▸ **EXERCISE REQUIREMENTS**
1. In the passage about Tina, who mainly raised Tina?
2. Reproduce the passage about Tina between "Tina’s mother, Valentina" and "old Raymond Cormier.", inclusive.
3. Proceed with the passage about Tina, writing on from its final sentence.
START PROVIDED PASSAGE
One of many tragedies in this whole thing are the killers; Nicholas Abraham was raised by violent alcoholics, experienced abuse from young childhood, ended up in CFS care for most of his life after both his parents went to prison when he was five. Jonathan Starr is even worse: he also ended up in CFS care, and was subjected to, according to his lawyer, “horrific physical and sexual abuse”. To top it off, he had rather severe Fetal Alcohol Spectrum Disorder, to the point where, mentally, he had the mental capacity of about a ten year old. I share this information not to excuse their actions, but to paint a picture of the kind of cycles of abuse, addiction, and violence Indigenous people go through.
Tina’s mother, Valentina Duck, lived in Winnipeg (Tina had mainly been raised by her great-aunt, Thelma Favel), and in June of 2014, Tina and her sister Sarah traveled to Winnipeg to visit their mother. They were meant to stay for a week, but Sarah almost immediately left to go back home. Thelma gave Tina a long-distance call card in case she wanted to leave earlier. Tina didn’t call, but she did run away, and during the next few weeks, Tina met both Cody Mason, an eighteen year old she began dating and who offered her a place to stay- his father’s house- where she did stay for about two weeks, and the man recently ruled not guilty in her death, fifty year old Raymond Cormier.
END PROVIDED PASSAGE
START DATA SUPPLIED
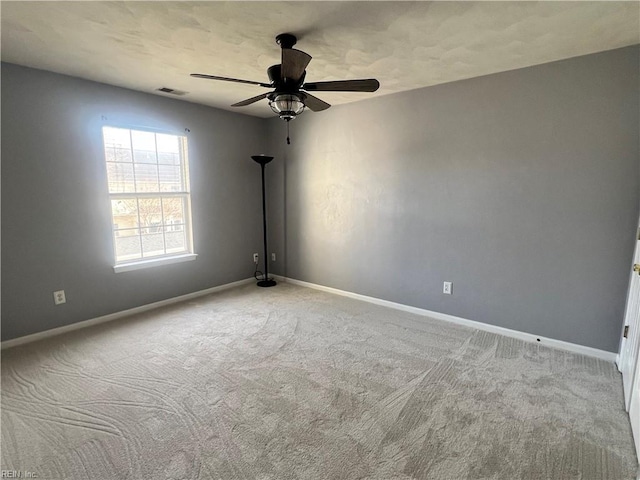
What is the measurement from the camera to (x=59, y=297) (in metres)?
3.11

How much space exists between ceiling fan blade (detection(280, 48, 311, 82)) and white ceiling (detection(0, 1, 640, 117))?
0.26m

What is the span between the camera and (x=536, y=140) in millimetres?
2762

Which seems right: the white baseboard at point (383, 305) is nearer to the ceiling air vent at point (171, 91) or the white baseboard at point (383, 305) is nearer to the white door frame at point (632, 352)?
the white door frame at point (632, 352)

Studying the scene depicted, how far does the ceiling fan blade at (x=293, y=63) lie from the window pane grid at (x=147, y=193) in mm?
2305

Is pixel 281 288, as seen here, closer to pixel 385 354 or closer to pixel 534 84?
pixel 385 354

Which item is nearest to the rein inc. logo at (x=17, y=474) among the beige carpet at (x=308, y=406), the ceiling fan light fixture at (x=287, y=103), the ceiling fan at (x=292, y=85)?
the beige carpet at (x=308, y=406)

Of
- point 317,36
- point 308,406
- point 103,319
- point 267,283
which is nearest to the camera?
point 308,406

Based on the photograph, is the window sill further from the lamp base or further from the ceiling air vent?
the ceiling air vent

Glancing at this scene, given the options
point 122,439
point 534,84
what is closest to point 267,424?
point 122,439

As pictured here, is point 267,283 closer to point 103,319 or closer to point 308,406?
point 103,319

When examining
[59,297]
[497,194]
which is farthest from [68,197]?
[497,194]

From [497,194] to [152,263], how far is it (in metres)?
3.67

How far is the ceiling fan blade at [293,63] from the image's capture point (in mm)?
1847

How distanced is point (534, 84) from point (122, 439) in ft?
12.6
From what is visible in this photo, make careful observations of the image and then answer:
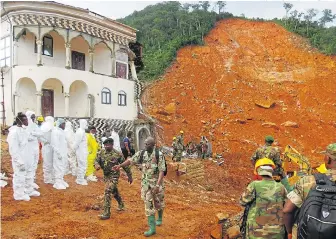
END DATA SUPPLIED
▸ **RESULTS IN ORDER**
1. Her great-aunt, Thelma Favel, mainly raised Tina.

2.
Tina’s mother, Valentina Duck, lived in Winnipeg (Tina had mainly been raised by her great-aunt, Thelma Favel), and in June of 2014, Tina and her sister Sarah traveled to Winnipeg to visit their mother. They were meant to stay for a week, but Sarah almost immediately left to go back home. Thelma gave Tina a long-distance call card in case she wanted to leave earlier. Tina didn’t call, but she did run away, and during the next few weeks, Tina met both Cody Mason, an eighteen year old she began dating and who offered her a place to stay- his father’s house- where she did stay for about two weeks, and the man recently ruled not guilty in her death, fifty year old Raymond Cormier.

3.
Tina’s involvement with authorities was when her great-aunt Thelma Favel called CFS on July 17th, worried because she hadn’t heard from Tina in weeks. CFS picked her up and placed her in the Capri Motel, where she left almost immediately. This might be a good time to say that since Tina, the practice of placing children in CFS in hotels and motels has since been banned in Manitoba, but before that it was very common. This led to many children and teenagers- especially those who had just been apprehended, many of whom didn’t feel they were abused or in danger, whether that’s true or not- being unsupervised and, as you may expect, many runaways. These were children and teenagers who were predominately already at the highest risk of going missing, being murdered, or being exploited. The reason they put kids in hotels- which other provinces still do- is because they simply apprehend too many kids to have places in foster or group homes for them all. I will say I know for a fact some people who are in various types of social work have called what’s been going on with the apprehended children, especially since the Phoenix Sinclair case (that is a whole other story and honestly too sad for me to do the amount of research I’m doing on this one), the ‘new residential school system’ or a ‘second sixties scoop’. But I digress.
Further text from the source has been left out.